The contrast between Washington and Moscow’s focus on Africa is stark. Trump’s assault on diplomacy and development programs has left U.S. embassies short-staffed and in policy limbo. This is true globally, but Africa-related work has been especially hard-hit and appointments extremely slow in coming. Amazingly, South Africa — a regional leader with the second-largest economy on the continent — has been without a U.S. ambassador since Trump took office. Trump has had little interaction with African leaders and little to say about the region (with the notable exception of his reference to African states as “shithole countries,” a comment that continues to reverberate across the continent).

While Trump loses partners and influence in Africa with amazing speed and indifference, Putin is aggressively seeking deals and security relationships across the region. Next month, Russia will host more than 50 African leaders at a summit in Sochi. Since hit with Western sanctions, Russia has sealed 20 different military cooperation agreements with sub-Saharan African countries. Moscow is the largest arms supplier to the continent by far, and is even using proxies and military contractors to embed itself within certain African governments. Leaked documents revealed a concerted Russian strategy to expand its influence and military presence. The same is true for Moscow’s broadening economic reach, as state-sponsored companies fan out across the continent in search of energy and minerals deals, as well as export markets for agricultural and other products.

Washington’s policy toward Africa is lamentable in its own right, but Russia’s ascendance on the continent poses a much broader threat. Over time, U.S. neglect of the region will weaken our ability to counter Moscow globally. Russia’s growing economic ties in Africa soften the bite of Western sanctions — the primary tool being used to try to isolate and constrain Moscow. New deals in Africa help Moscow hedge against Western pressure by accessing commodities, gaining valuable mineral extraction rights and putting more money in state coffers.

In some cases, Russia’s relationships circumvent the sanctions themselves. For instance, Wagner, an infamous mercenary group with close ties to the Kremlin, is designated for sanctions yet deeply entrenched in the government of the Central African Republic. Deeper ties with African states also give Putin greater influence on the world stage (African states make up more than a quarter of the membership of the United Nations), helping Moscow to advance its agenda globally and mitigate Western attempts to isolate the country. Putin’s penchant for supporting and arming autocrats in Africa exacerbates regional instability and runs counter to U.S. interests.

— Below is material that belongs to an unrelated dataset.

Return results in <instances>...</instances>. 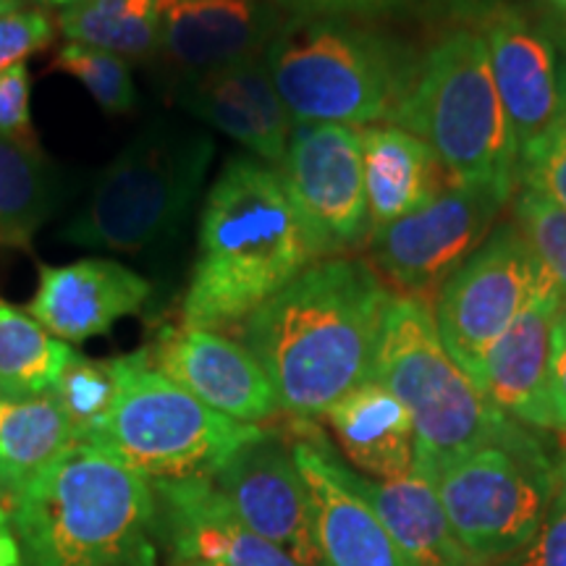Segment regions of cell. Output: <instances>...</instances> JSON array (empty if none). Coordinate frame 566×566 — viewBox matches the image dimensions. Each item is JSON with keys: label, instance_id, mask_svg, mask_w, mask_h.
<instances>
[{"label": "cell", "instance_id": "4316f807", "mask_svg": "<svg viewBox=\"0 0 566 566\" xmlns=\"http://www.w3.org/2000/svg\"><path fill=\"white\" fill-rule=\"evenodd\" d=\"M59 27L69 42L145 61L158 53L160 0H80L61 11Z\"/></svg>", "mask_w": 566, "mask_h": 566}, {"label": "cell", "instance_id": "9c48e42d", "mask_svg": "<svg viewBox=\"0 0 566 566\" xmlns=\"http://www.w3.org/2000/svg\"><path fill=\"white\" fill-rule=\"evenodd\" d=\"M558 462L527 430L446 464L436 475L451 533L478 564L495 562L533 541L556 491Z\"/></svg>", "mask_w": 566, "mask_h": 566}, {"label": "cell", "instance_id": "7402d4cb", "mask_svg": "<svg viewBox=\"0 0 566 566\" xmlns=\"http://www.w3.org/2000/svg\"><path fill=\"white\" fill-rule=\"evenodd\" d=\"M344 483L370 504L388 533L420 566H480L451 533L449 516L438 495L436 475L422 464H412V472L399 480L375 483L357 475L336 459Z\"/></svg>", "mask_w": 566, "mask_h": 566}, {"label": "cell", "instance_id": "83f0119b", "mask_svg": "<svg viewBox=\"0 0 566 566\" xmlns=\"http://www.w3.org/2000/svg\"><path fill=\"white\" fill-rule=\"evenodd\" d=\"M74 349L48 334L32 315L0 300V396L51 394Z\"/></svg>", "mask_w": 566, "mask_h": 566}, {"label": "cell", "instance_id": "d6a6232c", "mask_svg": "<svg viewBox=\"0 0 566 566\" xmlns=\"http://www.w3.org/2000/svg\"><path fill=\"white\" fill-rule=\"evenodd\" d=\"M520 181L566 210V118L530 150L520 153Z\"/></svg>", "mask_w": 566, "mask_h": 566}, {"label": "cell", "instance_id": "2e32d148", "mask_svg": "<svg viewBox=\"0 0 566 566\" xmlns=\"http://www.w3.org/2000/svg\"><path fill=\"white\" fill-rule=\"evenodd\" d=\"M283 19L275 0H160L155 55L181 84L263 55Z\"/></svg>", "mask_w": 566, "mask_h": 566}, {"label": "cell", "instance_id": "44dd1931", "mask_svg": "<svg viewBox=\"0 0 566 566\" xmlns=\"http://www.w3.org/2000/svg\"><path fill=\"white\" fill-rule=\"evenodd\" d=\"M292 451L313 504L321 566H420L363 495L344 483L328 446L302 441Z\"/></svg>", "mask_w": 566, "mask_h": 566}, {"label": "cell", "instance_id": "1f68e13d", "mask_svg": "<svg viewBox=\"0 0 566 566\" xmlns=\"http://www.w3.org/2000/svg\"><path fill=\"white\" fill-rule=\"evenodd\" d=\"M483 566H566V459L558 462L556 491L533 541L525 548Z\"/></svg>", "mask_w": 566, "mask_h": 566}, {"label": "cell", "instance_id": "f35d334b", "mask_svg": "<svg viewBox=\"0 0 566 566\" xmlns=\"http://www.w3.org/2000/svg\"><path fill=\"white\" fill-rule=\"evenodd\" d=\"M0 566H21L19 541L9 530V525L0 527Z\"/></svg>", "mask_w": 566, "mask_h": 566}, {"label": "cell", "instance_id": "ee69618b", "mask_svg": "<svg viewBox=\"0 0 566 566\" xmlns=\"http://www.w3.org/2000/svg\"><path fill=\"white\" fill-rule=\"evenodd\" d=\"M174 566H208V564H200V562H179V558H174Z\"/></svg>", "mask_w": 566, "mask_h": 566}, {"label": "cell", "instance_id": "7c38bea8", "mask_svg": "<svg viewBox=\"0 0 566 566\" xmlns=\"http://www.w3.org/2000/svg\"><path fill=\"white\" fill-rule=\"evenodd\" d=\"M451 11L472 21V30L485 40L516 150H530L566 118L558 51L537 9L512 0H451Z\"/></svg>", "mask_w": 566, "mask_h": 566}, {"label": "cell", "instance_id": "f1b7e54d", "mask_svg": "<svg viewBox=\"0 0 566 566\" xmlns=\"http://www.w3.org/2000/svg\"><path fill=\"white\" fill-rule=\"evenodd\" d=\"M116 386L113 359H92L80 352L71 354L51 394L66 415L74 441H90L97 433L116 399Z\"/></svg>", "mask_w": 566, "mask_h": 566}, {"label": "cell", "instance_id": "8fae6325", "mask_svg": "<svg viewBox=\"0 0 566 566\" xmlns=\"http://www.w3.org/2000/svg\"><path fill=\"white\" fill-rule=\"evenodd\" d=\"M537 273L541 263L522 231L506 223L443 281L433 315L438 336L478 388L488 352L522 313Z\"/></svg>", "mask_w": 566, "mask_h": 566}, {"label": "cell", "instance_id": "4dcf8cb0", "mask_svg": "<svg viewBox=\"0 0 566 566\" xmlns=\"http://www.w3.org/2000/svg\"><path fill=\"white\" fill-rule=\"evenodd\" d=\"M514 226L566 302V210L533 189H522L514 202Z\"/></svg>", "mask_w": 566, "mask_h": 566}, {"label": "cell", "instance_id": "5b68a950", "mask_svg": "<svg viewBox=\"0 0 566 566\" xmlns=\"http://www.w3.org/2000/svg\"><path fill=\"white\" fill-rule=\"evenodd\" d=\"M394 124L430 145L449 184L512 197L520 150L475 30H451L422 55Z\"/></svg>", "mask_w": 566, "mask_h": 566}, {"label": "cell", "instance_id": "e0dca14e", "mask_svg": "<svg viewBox=\"0 0 566 566\" xmlns=\"http://www.w3.org/2000/svg\"><path fill=\"white\" fill-rule=\"evenodd\" d=\"M562 307L564 296L541 265L527 304L491 346L480 375V391L499 412L537 430H556L551 401V342Z\"/></svg>", "mask_w": 566, "mask_h": 566}, {"label": "cell", "instance_id": "74e56055", "mask_svg": "<svg viewBox=\"0 0 566 566\" xmlns=\"http://www.w3.org/2000/svg\"><path fill=\"white\" fill-rule=\"evenodd\" d=\"M537 17H541V24L546 27L548 38L554 40L556 51H566V3L546 0L543 6H537Z\"/></svg>", "mask_w": 566, "mask_h": 566}, {"label": "cell", "instance_id": "ac0fdd59", "mask_svg": "<svg viewBox=\"0 0 566 566\" xmlns=\"http://www.w3.org/2000/svg\"><path fill=\"white\" fill-rule=\"evenodd\" d=\"M158 543L179 562L208 566H300L233 514L210 478L158 480Z\"/></svg>", "mask_w": 566, "mask_h": 566}, {"label": "cell", "instance_id": "8992f818", "mask_svg": "<svg viewBox=\"0 0 566 566\" xmlns=\"http://www.w3.org/2000/svg\"><path fill=\"white\" fill-rule=\"evenodd\" d=\"M370 380L407 407L415 424V462L433 475L472 451L512 443L525 433L451 359L428 302L417 294L388 300Z\"/></svg>", "mask_w": 566, "mask_h": 566}, {"label": "cell", "instance_id": "8d00e7d4", "mask_svg": "<svg viewBox=\"0 0 566 566\" xmlns=\"http://www.w3.org/2000/svg\"><path fill=\"white\" fill-rule=\"evenodd\" d=\"M551 401H554L556 430H566V302L554 325L551 342Z\"/></svg>", "mask_w": 566, "mask_h": 566}, {"label": "cell", "instance_id": "f546056e", "mask_svg": "<svg viewBox=\"0 0 566 566\" xmlns=\"http://www.w3.org/2000/svg\"><path fill=\"white\" fill-rule=\"evenodd\" d=\"M53 69L74 76L103 111L129 113L137 105L132 66L122 55L80 45V42H66L53 59Z\"/></svg>", "mask_w": 566, "mask_h": 566}, {"label": "cell", "instance_id": "9a60e30c", "mask_svg": "<svg viewBox=\"0 0 566 566\" xmlns=\"http://www.w3.org/2000/svg\"><path fill=\"white\" fill-rule=\"evenodd\" d=\"M150 365L202 405L231 420L258 424L279 412V399L242 342L195 325H168L147 352Z\"/></svg>", "mask_w": 566, "mask_h": 566}, {"label": "cell", "instance_id": "30bf717a", "mask_svg": "<svg viewBox=\"0 0 566 566\" xmlns=\"http://www.w3.org/2000/svg\"><path fill=\"white\" fill-rule=\"evenodd\" d=\"M279 179L317 260L338 258L370 237L363 129L294 124Z\"/></svg>", "mask_w": 566, "mask_h": 566}, {"label": "cell", "instance_id": "603a6c76", "mask_svg": "<svg viewBox=\"0 0 566 566\" xmlns=\"http://www.w3.org/2000/svg\"><path fill=\"white\" fill-rule=\"evenodd\" d=\"M363 158L370 231L412 216L449 187L430 145L396 124L363 129Z\"/></svg>", "mask_w": 566, "mask_h": 566}, {"label": "cell", "instance_id": "e575fe53", "mask_svg": "<svg viewBox=\"0 0 566 566\" xmlns=\"http://www.w3.org/2000/svg\"><path fill=\"white\" fill-rule=\"evenodd\" d=\"M30 69L27 63L0 71V134L11 139H30Z\"/></svg>", "mask_w": 566, "mask_h": 566}, {"label": "cell", "instance_id": "5bb4252c", "mask_svg": "<svg viewBox=\"0 0 566 566\" xmlns=\"http://www.w3.org/2000/svg\"><path fill=\"white\" fill-rule=\"evenodd\" d=\"M233 514L300 566H321L315 516L294 451L263 430L210 478Z\"/></svg>", "mask_w": 566, "mask_h": 566}, {"label": "cell", "instance_id": "52a82bcc", "mask_svg": "<svg viewBox=\"0 0 566 566\" xmlns=\"http://www.w3.org/2000/svg\"><path fill=\"white\" fill-rule=\"evenodd\" d=\"M212 153L200 132L150 124L113 158L61 237L82 250L122 254L166 244L200 195Z\"/></svg>", "mask_w": 566, "mask_h": 566}, {"label": "cell", "instance_id": "cb8c5ba5", "mask_svg": "<svg viewBox=\"0 0 566 566\" xmlns=\"http://www.w3.org/2000/svg\"><path fill=\"white\" fill-rule=\"evenodd\" d=\"M354 467L378 480H399L415 464V424L407 407L375 380L357 386L325 415Z\"/></svg>", "mask_w": 566, "mask_h": 566}, {"label": "cell", "instance_id": "ab89813d", "mask_svg": "<svg viewBox=\"0 0 566 566\" xmlns=\"http://www.w3.org/2000/svg\"><path fill=\"white\" fill-rule=\"evenodd\" d=\"M38 3H42V6H51V9H61V11H66V9H71V6L80 3V0H38Z\"/></svg>", "mask_w": 566, "mask_h": 566}, {"label": "cell", "instance_id": "277c9868", "mask_svg": "<svg viewBox=\"0 0 566 566\" xmlns=\"http://www.w3.org/2000/svg\"><path fill=\"white\" fill-rule=\"evenodd\" d=\"M268 74L294 124L396 122L417 61L357 19L286 17L268 42Z\"/></svg>", "mask_w": 566, "mask_h": 566}, {"label": "cell", "instance_id": "f6af8a7d", "mask_svg": "<svg viewBox=\"0 0 566 566\" xmlns=\"http://www.w3.org/2000/svg\"><path fill=\"white\" fill-rule=\"evenodd\" d=\"M558 3H566V0H558Z\"/></svg>", "mask_w": 566, "mask_h": 566}, {"label": "cell", "instance_id": "7a4b0ae2", "mask_svg": "<svg viewBox=\"0 0 566 566\" xmlns=\"http://www.w3.org/2000/svg\"><path fill=\"white\" fill-rule=\"evenodd\" d=\"M315 260L279 171L233 155L205 197L184 325L216 331L244 323Z\"/></svg>", "mask_w": 566, "mask_h": 566}, {"label": "cell", "instance_id": "4fadbf2b", "mask_svg": "<svg viewBox=\"0 0 566 566\" xmlns=\"http://www.w3.org/2000/svg\"><path fill=\"white\" fill-rule=\"evenodd\" d=\"M506 202L491 189L449 184L412 216L373 229L367 250L388 281L420 296L443 286L483 247Z\"/></svg>", "mask_w": 566, "mask_h": 566}, {"label": "cell", "instance_id": "d6986e66", "mask_svg": "<svg viewBox=\"0 0 566 566\" xmlns=\"http://www.w3.org/2000/svg\"><path fill=\"white\" fill-rule=\"evenodd\" d=\"M150 292L145 275L118 260L84 258L69 265H42L30 315L61 342L82 344L139 313Z\"/></svg>", "mask_w": 566, "mask_h": 566}, {"label": "cell", "instance_id": "7bdbcfd3", "mask_svg": "<svg viewBox=\"0 0 566 566\" xmlns=\"http://www.w3.org/2000/svg\"><path fill=\"white\" fill-rule=\"evenodd\" d=\"M9 525V512H6L3 506H0V527H6Z\"/></svg>", "mask_w": 566, "mask_h": 566}, {"label": "cell", "instance_id": "484cf974", "mask_svg": "<svg viewBox=\"0 0 566 566\" xmlns=\"http://www.w3.org/2000/svg\"><path fill=\"white\" fill-rule=\"evenodd\" d=\"M55 208V179L32 139L0 134V247H30Z\"/></svg>", "mask_w": 566, "mask_h": 566}, {"label": "cell", "instance_id": "60d3db41", "mask_svg": "<svg viewBox=\"0 0 566 566\" xmlns=\"http://www.w3.org/2000/svg\"><path fill=\"white\" fill-rule=\"evenodd\" d=\"M21 3H24V0H0V17L19 11Z\"/></svg>", "mask_w": 566, "mask_h": 566}, {"label": "cell", "instance_id": "836d02e7", "mask_svg": "<svg viewBox=\"0 0 566 566\" xmlns=\"http://www.w3.org/2000/svg\"><path fill=\"white\" fill-rule=\"evenodd\" d=\"M55 27L45 11H13L0 17V71L19 66L30 55L45 51Z\"/></svg>", "mask_w": 566, "mask_h": 566}, {"label": "cell", "instance_id": "d4e9b609", "mask_svg": "<svg viewBox=\"0 0 566 566\" xmlns=\"http://www.w3.org/2000/svg\"><path fill=\"white\" fill-rule=\"evenodd\" d=\"M74 443L53 394L0 396V499L13 504Z\"/></svg>", "mask_w": 566, "mask_h": 566}, {"label": "cell", "instance_id": "3957f363", "mask_svg": "<svg viewBox=\"0 0 566 566\" xmlns=\"http://www.w3.org/2000/svg\"><path fill=\"white\" fill-rule=\"evenodd\" d=\"M21 566H155L147 478L101 443L74 441L11 504Z\"/></svg>", "mask_w": 566, "mask_h": 566}, {"label": "cell", "instance_id": "b9f144b4", "mask_svg": "<svg viewBox=\"0 0 566 566\" xmlns=\"http://www.w3.org/2000/svg\"><path fill=\"white\" fill-rule=\"evenodd\" d=\"M558 74H562V92L566 103V51H558Z\"/></svg>", "mask_w": 566, "mask_h": 566}, {"label": "cell", "instance_id": "ffe728a7", "mask_svg": "<svg viewBox=\"0 0 566 566\" xmlns=\"http://www.w3.org/2000/svg\"><path fill=\"white\" fill-rule=\"evenodd\" d=\"M176 101L254 158L279 166L286 153L294 118L275 92L263 55L176 84Z\"/></svg>", "mask_w": 566, "mask_h": 566}, {"label": "cell", "instance_id": "6da1fadb", "mask_svg": "<svg viewBox=\"0 0 566 566\" xmlns=\"http://www.w3.org/2000/svg\"><path fill=\"white\" fill-rule=\"evenodd\" d=\"M386 292L363 260L323 258L242 323L279 409L315 420L373 378Z\"/></svg>", "mask_w": 566, "mask_h": 566}, {"label": "cell", "instance_id": "ba28073f", "mask_svg": "<svg viewBox=\"0 0 566 566\" xmlns=\"http://www.w3.org/2000/svg\"><path fill=\"white\" fill-rule=\"evenodd\" d=\"M116 399L90 443H101L150 483L212 478L226 459L263 436L184 391L150 365L147 352L113 359Z\"/></svg>", "mask_w": 566, "mask_h": 566}, {"label": "cell", "instance_id": "d590c367", "mask_svg": "<svg viewBox=\"0 0 566 566\" xmlns=\"http://www.w3.org/2000/svg\"><path fill=\"white\" fill-rule=\"evenodd\" d=\"M409 0H275L286 17L315 19H375L401 11Z\"/></svg>", "mask_w": 566, "mask_h": 566}]
</instances>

Trump’s neglect of relationships across the continent has delighted Moscow (and Beijing). Ironically, the administration’s Africa strategy actually sets countering Russian influence in Africa as one of its aims; the contrast to actual policy could not be more glaring. The administration’s approach is heavy on criticism of Moscow and Beijing, and light on supporting the democratic and economic growth that would actually reduce Russian influence. Rhetoric will never be as compelling to African leaders as infrastructure investment or security cooperation. While the administration is increasing its efforts to support investment — a welcome start — reducing troops and counterterrorism cooperation will give all the more room for Moscow to step in and fill the void.

The United States cannot deter the revisionist power Russia while at the same time disengaging from the world. Across Africa, many leaders still eagerly seek deeper engagement with the United States. Doubling down on these relationships would serve U.S. national security broadly, as well as help effectively counter Russia. A smarter U.S. strategy in Africa would bolster a more successful policy in containing Russia.